The US financial regulator has extended laws on initial public offering (IPO) filings that will allow large companies to keep their financial information secret as they prepare stock market listings.
Companies, with less than $1bn (£0.77bn) annual turnover, already enjoy the "confidential filings" rule, made possible in the 2012 JOBS Act and the Securities and Exchange Commission's new chairman plans to extend the privilege to all companies.
Confidential filings mean a company considering an IPO can submit draft paperwork with the SEC under seal, thus allowing it to gauge interest and make adjustments to its pitch before it becomes necessary to disclose financial information.

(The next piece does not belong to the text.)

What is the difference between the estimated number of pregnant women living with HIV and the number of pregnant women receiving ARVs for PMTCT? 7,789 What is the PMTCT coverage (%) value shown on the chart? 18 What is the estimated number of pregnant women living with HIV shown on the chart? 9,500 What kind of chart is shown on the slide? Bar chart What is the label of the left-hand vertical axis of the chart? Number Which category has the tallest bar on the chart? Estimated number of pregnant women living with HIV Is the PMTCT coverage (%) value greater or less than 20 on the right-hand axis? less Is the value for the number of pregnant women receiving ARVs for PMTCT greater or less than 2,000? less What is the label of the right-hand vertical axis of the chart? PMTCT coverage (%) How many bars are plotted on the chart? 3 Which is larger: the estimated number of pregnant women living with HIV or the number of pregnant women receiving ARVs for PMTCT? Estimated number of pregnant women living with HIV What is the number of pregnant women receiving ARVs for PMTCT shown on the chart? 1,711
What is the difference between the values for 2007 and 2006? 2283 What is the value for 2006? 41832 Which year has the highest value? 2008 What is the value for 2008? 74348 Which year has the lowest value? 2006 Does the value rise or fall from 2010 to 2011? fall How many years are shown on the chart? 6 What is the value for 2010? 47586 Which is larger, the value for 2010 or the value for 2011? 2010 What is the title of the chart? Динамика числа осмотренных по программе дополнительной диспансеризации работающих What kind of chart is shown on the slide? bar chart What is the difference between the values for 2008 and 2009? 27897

Before the 2012 act, companies would have to submit performance numbers, financing and business strategy plans along with their IPO prospectus as the SEC reviewed their offering.

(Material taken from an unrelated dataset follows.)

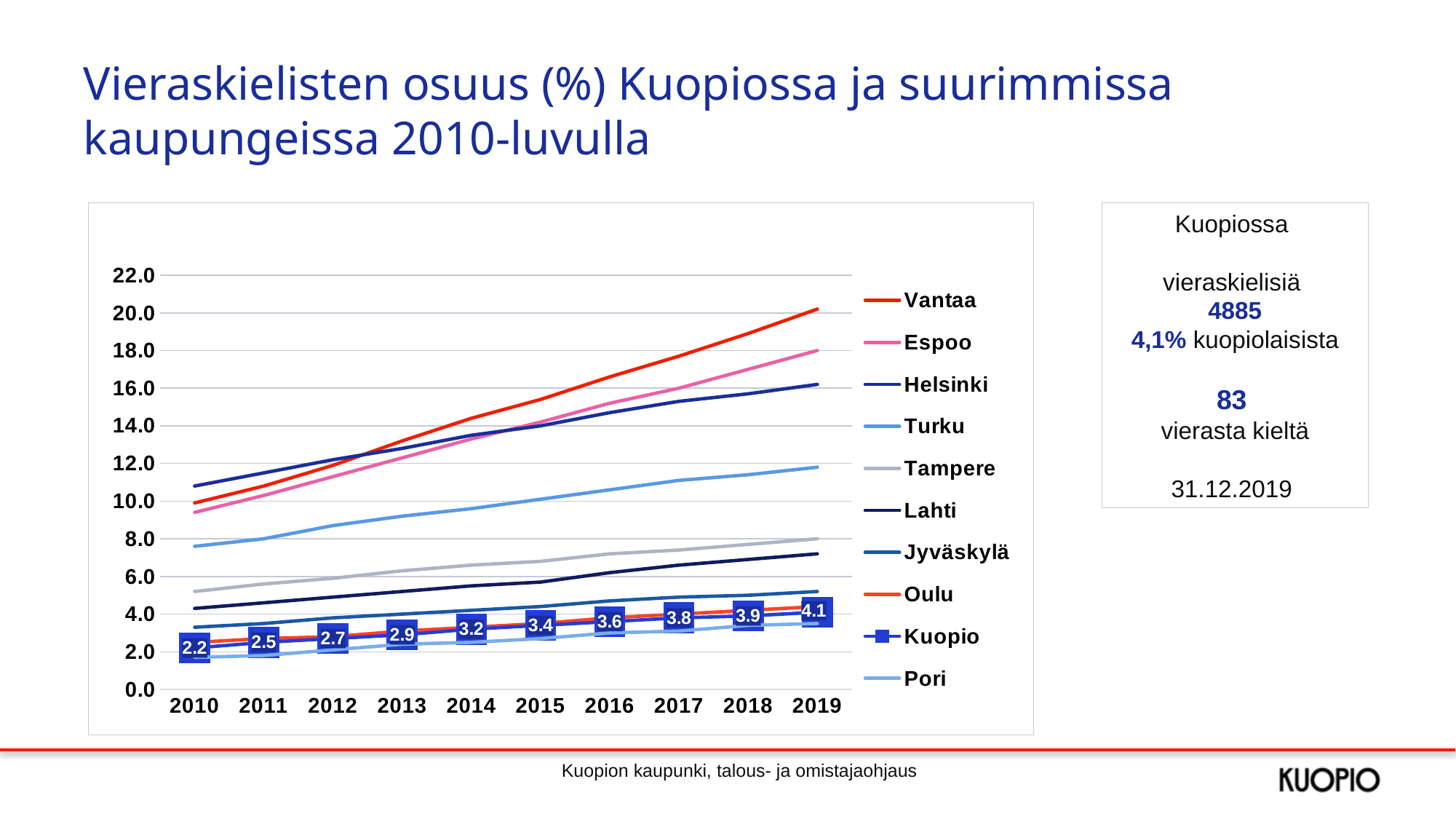
Which city has the lowest value in 2019? Pori In 2019, which is higher, Espoo or Helsinki? Espoo Which city has the highest value in 2010? Helsinki What is the value for Kuopio in 2019? 4.1 How many series does the legend list? 10 Is the value for Lahti in 2019 greater or less than 8.0? less What kind of chart is shown on the slide? line chart By how much did the Kuopio value increase from 2010 to 2019? 1.9 Is the value for Turku in 2019 greater or less than 10.0? greater What is the value for Kuopio in 2015? 3.4 Which city has the highest value in 2019? Vantaa What is the value for Kuopio in 2010? 2.2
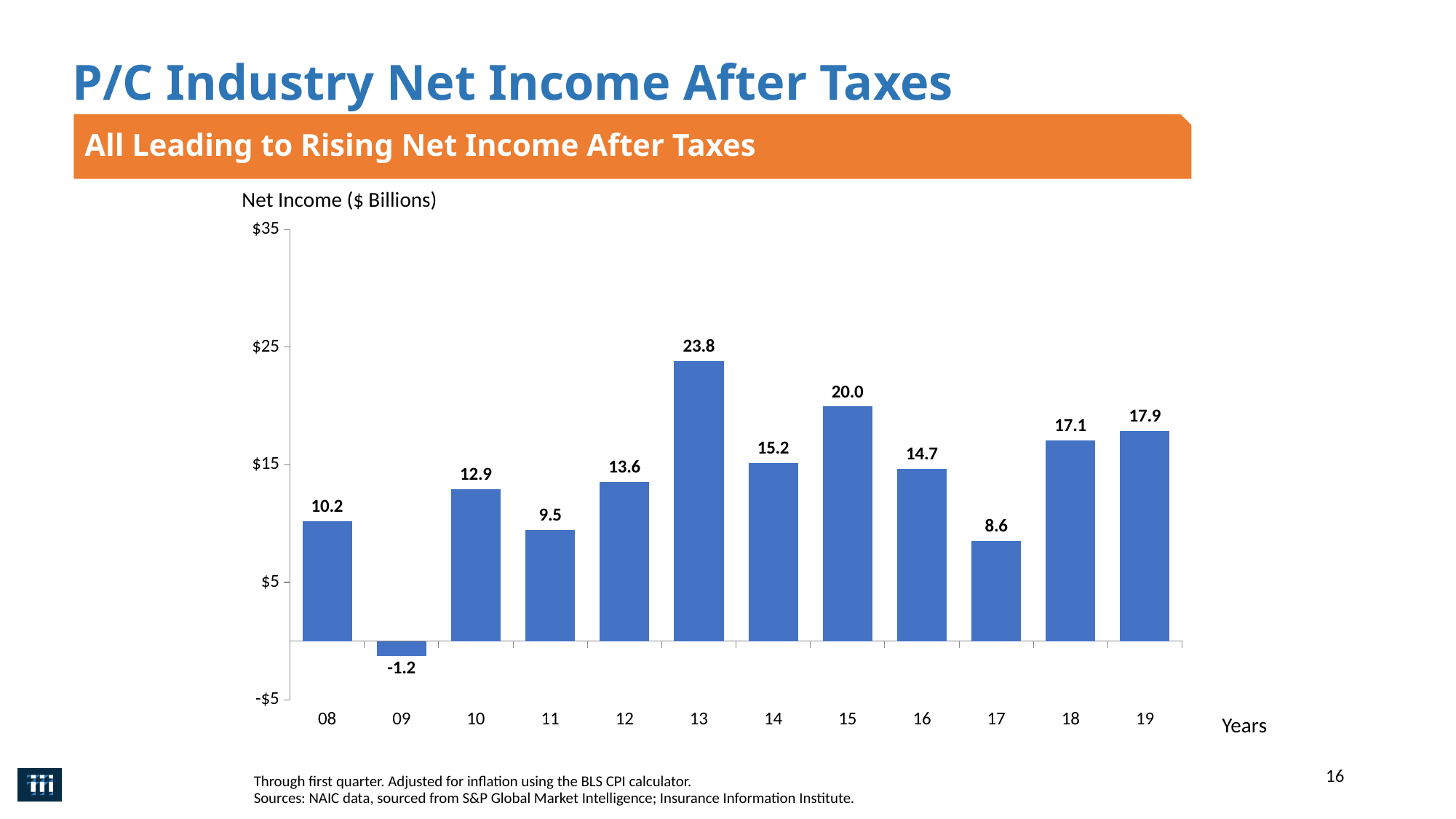
Which year has a larger net income, 18 or 19? 19 What is the net income value for year 13? 23.8 How many years are shown on the x axis? 12 What is the net income value for year 09? -1.2 What is the label of the y axis? Net Income ($ Billions) Does net income rise or fall from year 16 to year 17? fall What is the net income value for year 19? 17.9 Which year has the lowest net income? 09 What is the difference between the net income for year 15 and year 17? 11.4 Is the value for year 14 greater or less than $15? greater What kind of chart is shown on the slide? bar chart Which year has the highest net income? 13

Since the act's introduction, however, about three out of every four IPOs in the US have used the confidentiality process to their benefit, according to data from Dealogic.
A boost for new listings
Jay Clayton, appointed last month as chairman of the SEC after nomination by President Trump, said the move would provide a boost to the listless IPO market.
He said: "By expanding a popular JOBS Act benefit to all companies, we hope that the next American success story will look to our public markets when they need access to affordable capital."
Market operators in the US and Europe are concerned about the drop in listings in 2016 and into 2017.